Nearly two-thirds of U.S. households (64 percent) won’t be able to maintain their standard of living in retirement because of the cost of long-term care, even if they’re spending $3,500 a year on a comprehensive long-term care insurance policy, according to a study released earlier this month by the Center for Retirement Research at Boston College.
Even tapping into home equity often doesn’t help. Researchers found that 65 percent of households that use a reverse mortgage to pay for long-term care costs would still be unable to live as well in retirement as they had previously.
Retirees who don’t have long-term care costs aren’t much better off, the researchers found. A whopping 44 percent of households were still projected to face a lower standard of living in retirement, even when people worked to age 65 and annuitized their financial assets for a steady stream of income.
“Because the costs of long-term care insurance and other health expenditures are rising and the income system is contracting, these latest findings raise major concerns about the retirement security” of Americans, said Alicia Munnell, director of the Center for Retirement Research.

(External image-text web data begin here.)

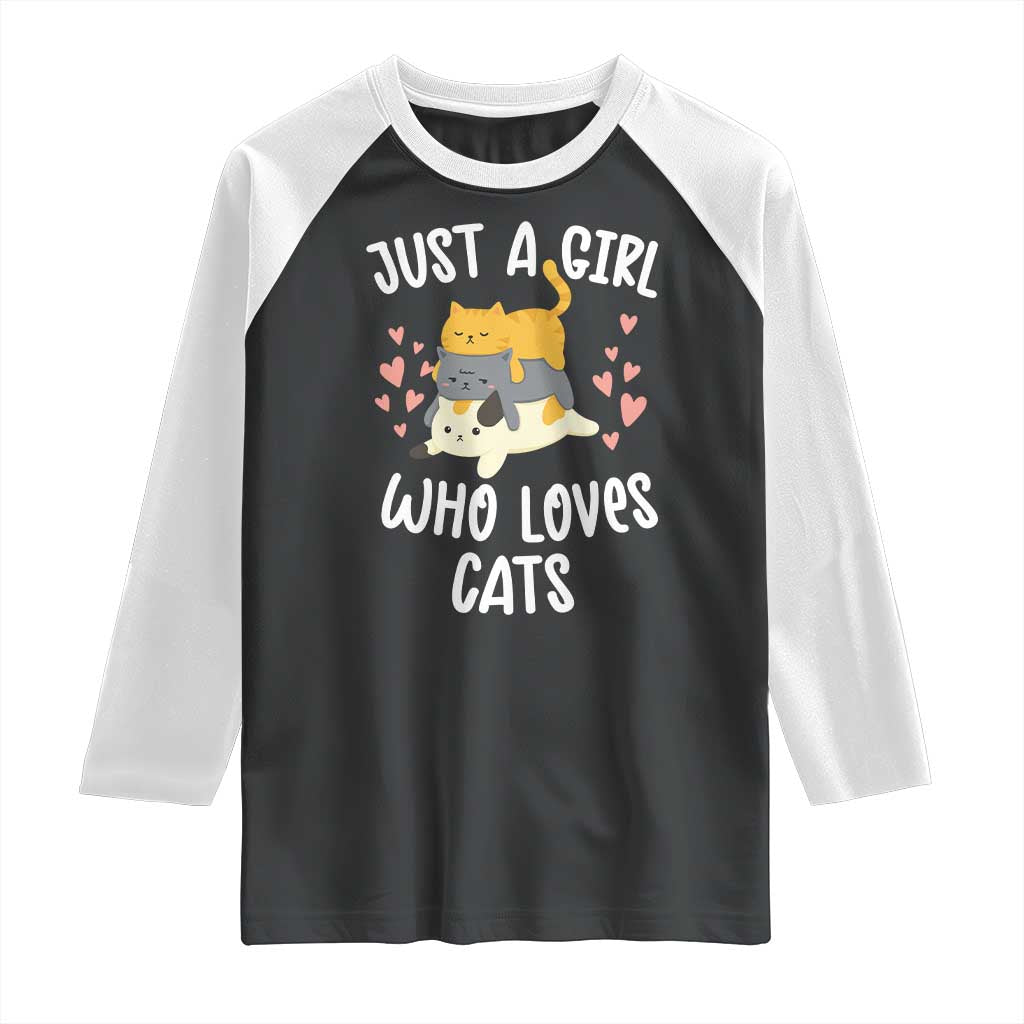 Just A Girl Who Loves Cats Raglan Shirt Cute Kittens Pet Lover - Wonder Print Shop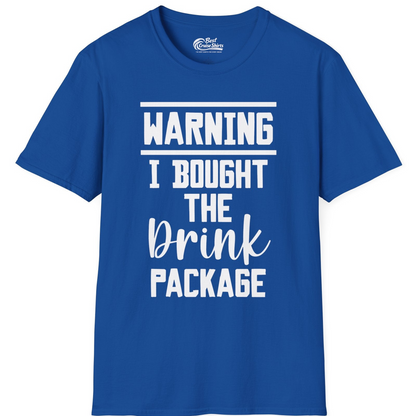 Warning I Bought The Drink Package Funny Cruise Shirt Bold Script — T-Shirt T-Shirt – Royal – Best Cruise Shirts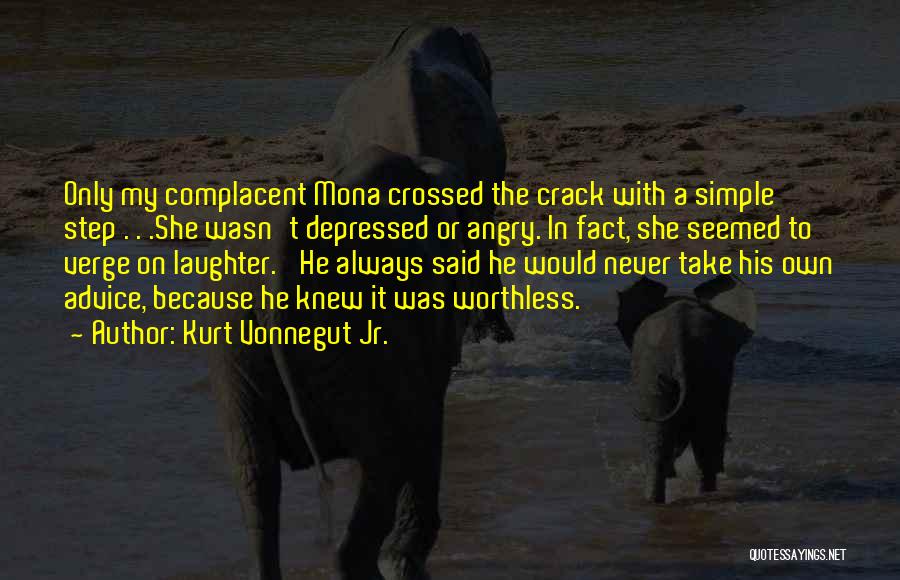 Kurt Vonnegut Jr. Quotes: Only My Complacent Mona Crossed The Crack With A Simple Step . . .she Wasn't Depressed Or Angry. In Fact,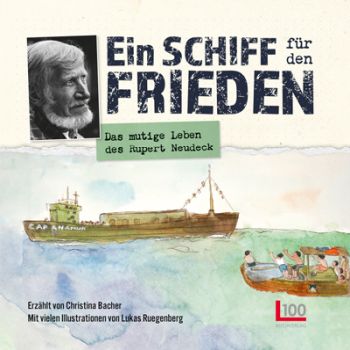 Ein Schiff für den Frieden - Lesung und Gespräch mit Christel Neudeck und Christina Bacher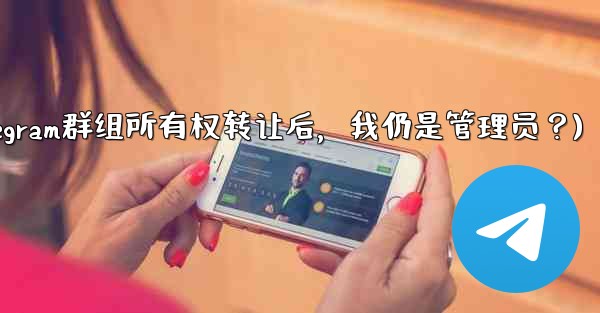 Telegram グループの所有権を譲渡した後も、私は依然として管理者であり続けますか？(Telegram群组所有权转让后，我仍是管理员？)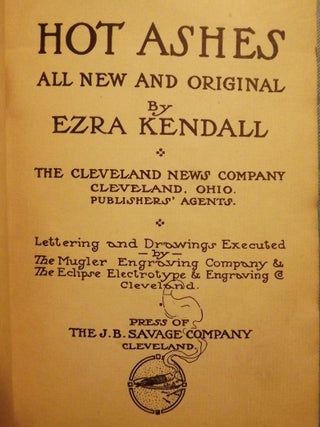 Item #45108 HOT ASHES. Ezra KENDALL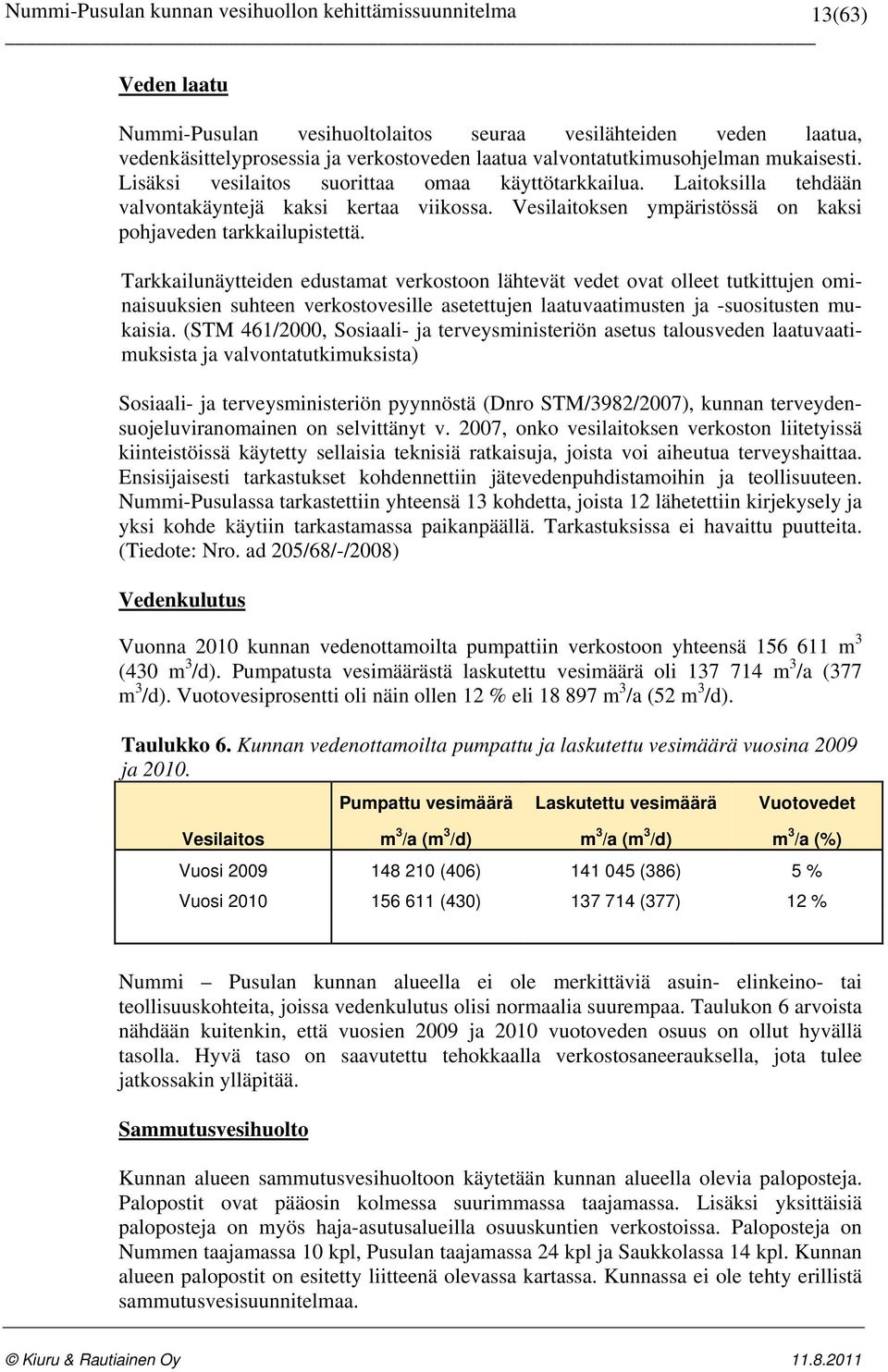 Tarkkailunäytteiden edustamat verkostoon lähtevät vedet ovat olleet tutkittujen ominaisuuksien suhteen verkostovesille asetettujen laatuvaatimusten ja -suositusten mukaisia.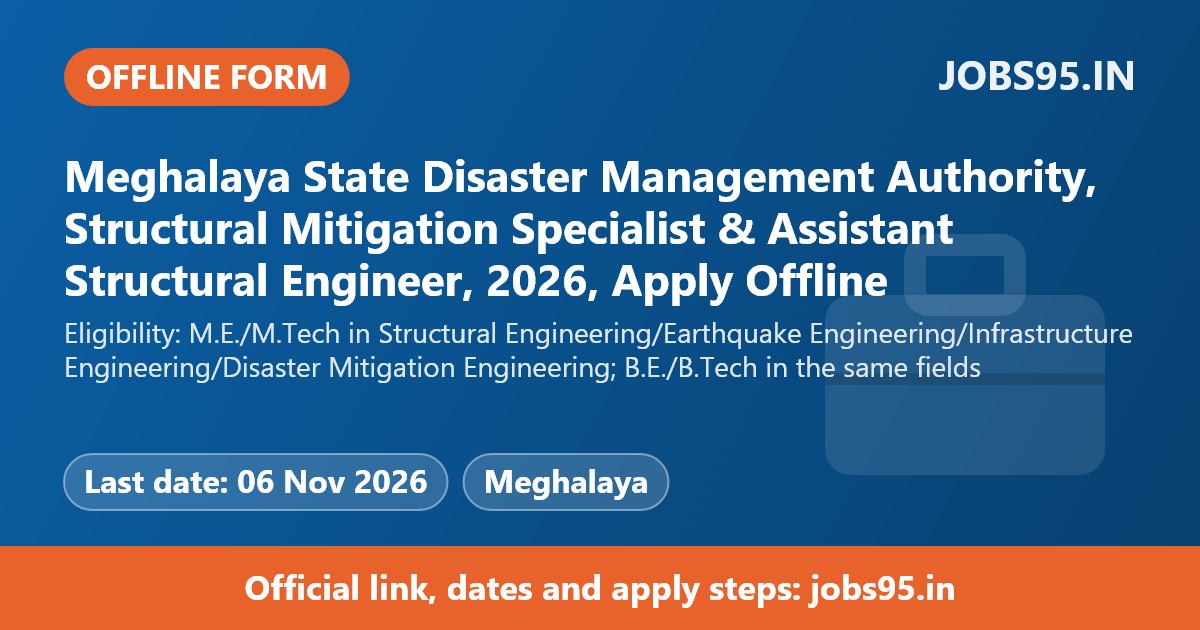 Meghalaya State Disaster Management Authority, Structural Mitigation Specialist & Assistant Structural Engineer, 2026, Apply Offline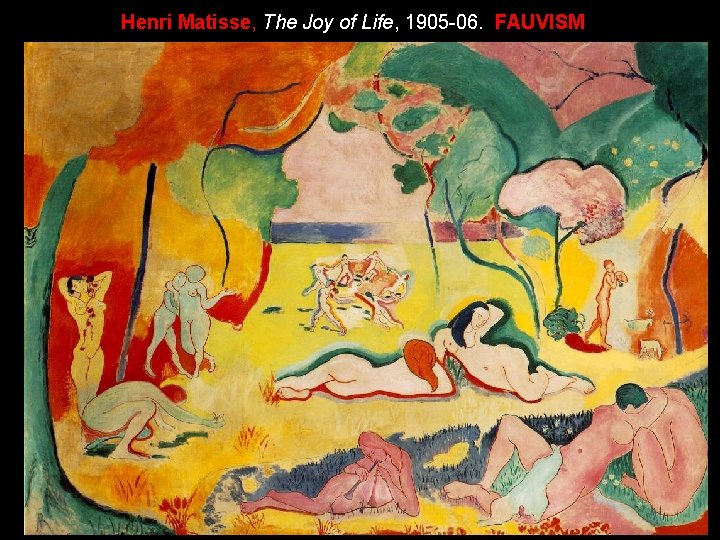 Henri Matisse, The Joy of Life, 1905 -06. FAUVISM Henri Matisse, The Joy of Life, 1905 -06. FAUVISM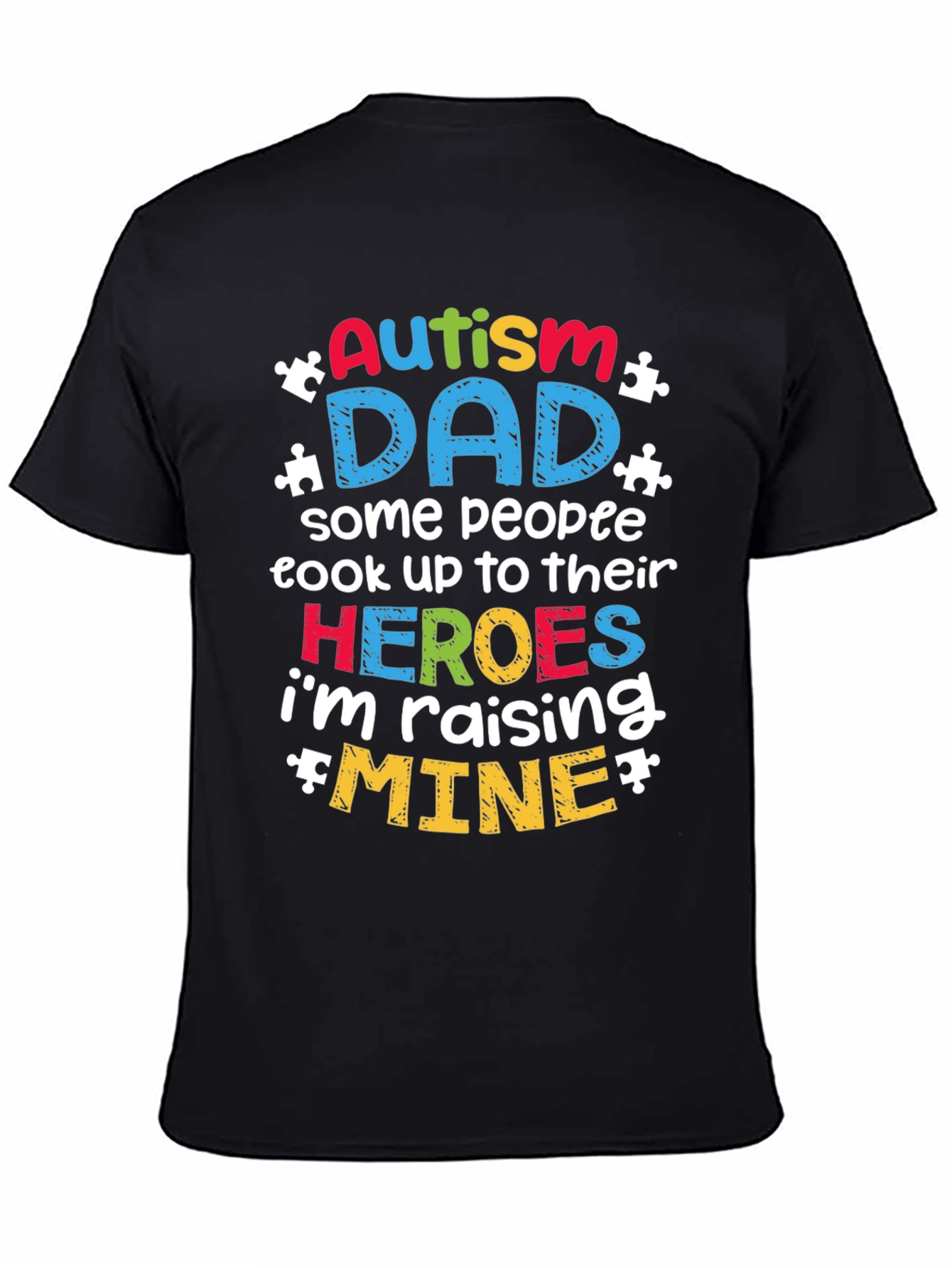 Autism Dad T-Shirt Raising Heroes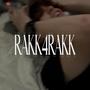 RAKK4RAKK (Explicit)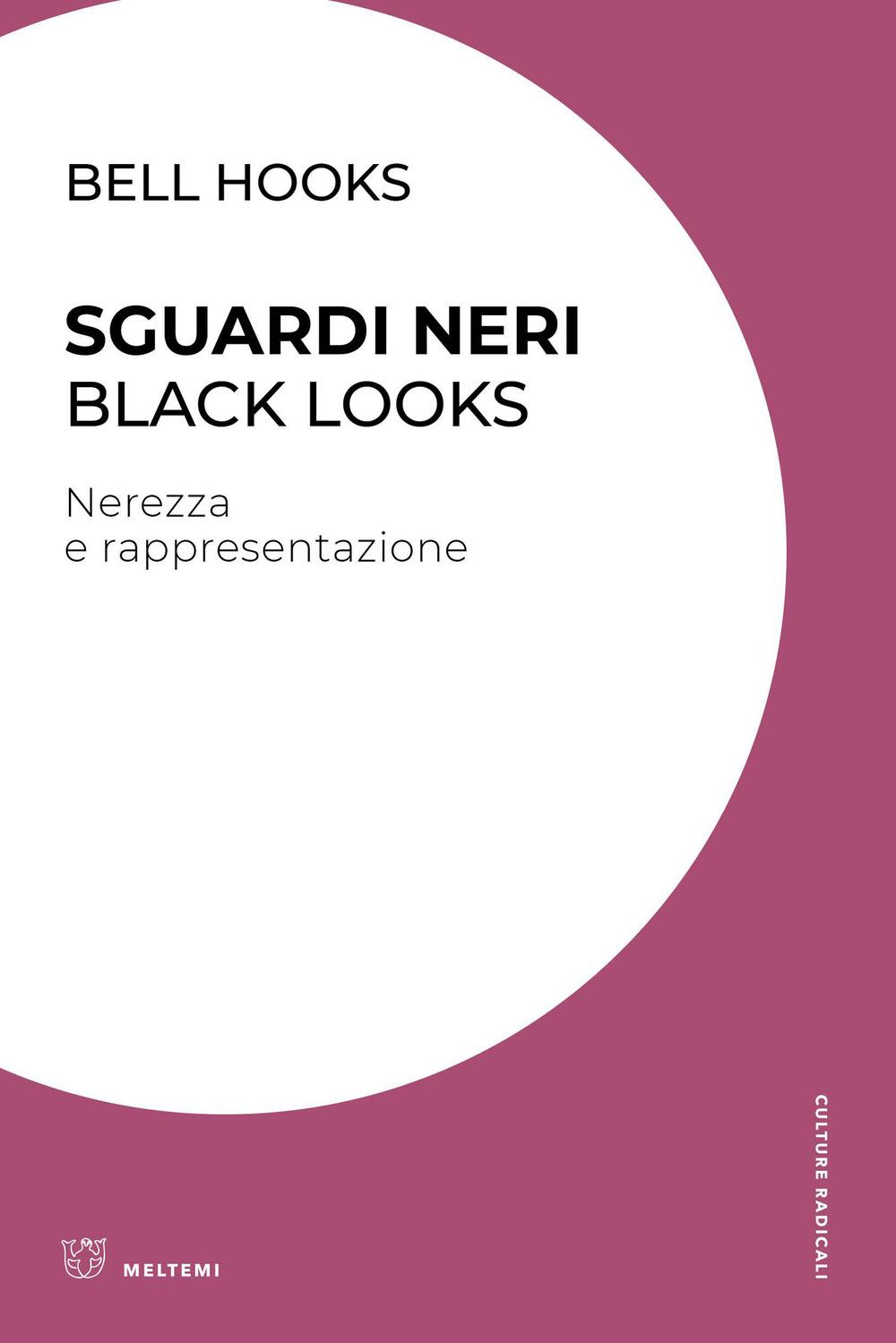 Vorderes Coverbild Sguardi neri. Black looks. Nerezza e rappresentazione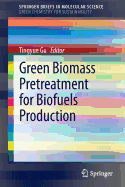 Green Biomass Pretreatment for Biofuels Production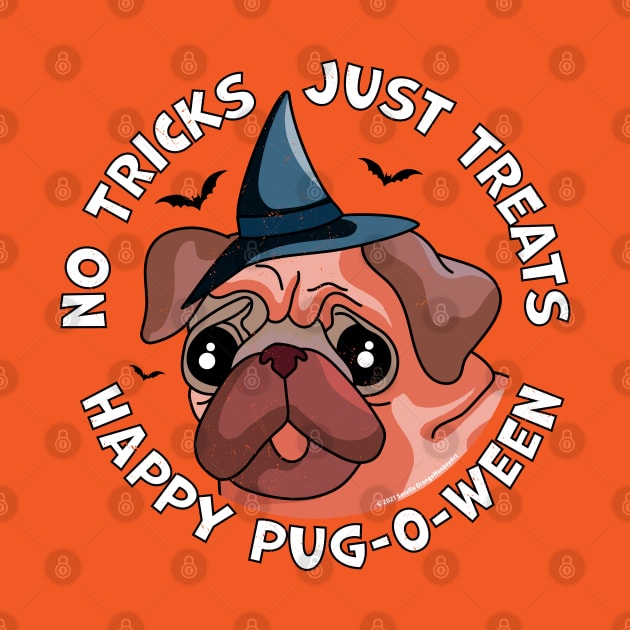 Halloween Pug No Tricks Just Treats Happy Pug-O-Ween Funny by OrangeMonkeyArt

And it may only get worse. Munnell said the share of households that will be unable to maintain their standard of living in retirement increases dramatically with each subsequent generation. The center found that 52 percent of boomers born between 1948 and 1954 are at risk of being financially unprepared for retirement, compared with 64 percent of boomers born between 1955 and 1964, and 71 percent of Gen X-ers born between 1965 and 1974.
Americans are already getting the gloomy message.
In a separate survey by the nonprofit Employee Benefit Research Institute, only 13 percent of adults—a record low—said they were very confident that they’ll be able to afford a comfortable lifestyle during their retirement years. That’s down from 18 percent in 2008 and 27 percent in 2007, according to the survey released April 14.
Current retirees aren’t feeling any more positive. Only 20 percent told the institute they are very confident that they will have financial security throughout their remaining years, a decline from 29 percent in 2008 and 41 percent in 2007.
Workers mostly cited economic uncertainty, inflation and the cost of living as reasons they’re losing confidence about retiring comfortably. Job losses, pay cuts, a decline in retirement savings and an increase in debt also contributed to their anxiety.
Many workers are already taking steps to shore up their finances. Among those who doubt they’ll be able to secure a comfortable retirement, 81 percent say they’re reducing their expenses, 43 percent say they’re changing the way they invest their money and 38 percent say they plan to work more hours or take a second job.
Among people participating in a workplace retirement savings plan, 72 percent maintained their contributions during last year’s down market and 18 percent increased them. The rest decreased their contributions.
Looking ahead, 28 percent say they plan to retire later to increase their retirement security. And 72 percent say they expect to supplement their income by working in retirement.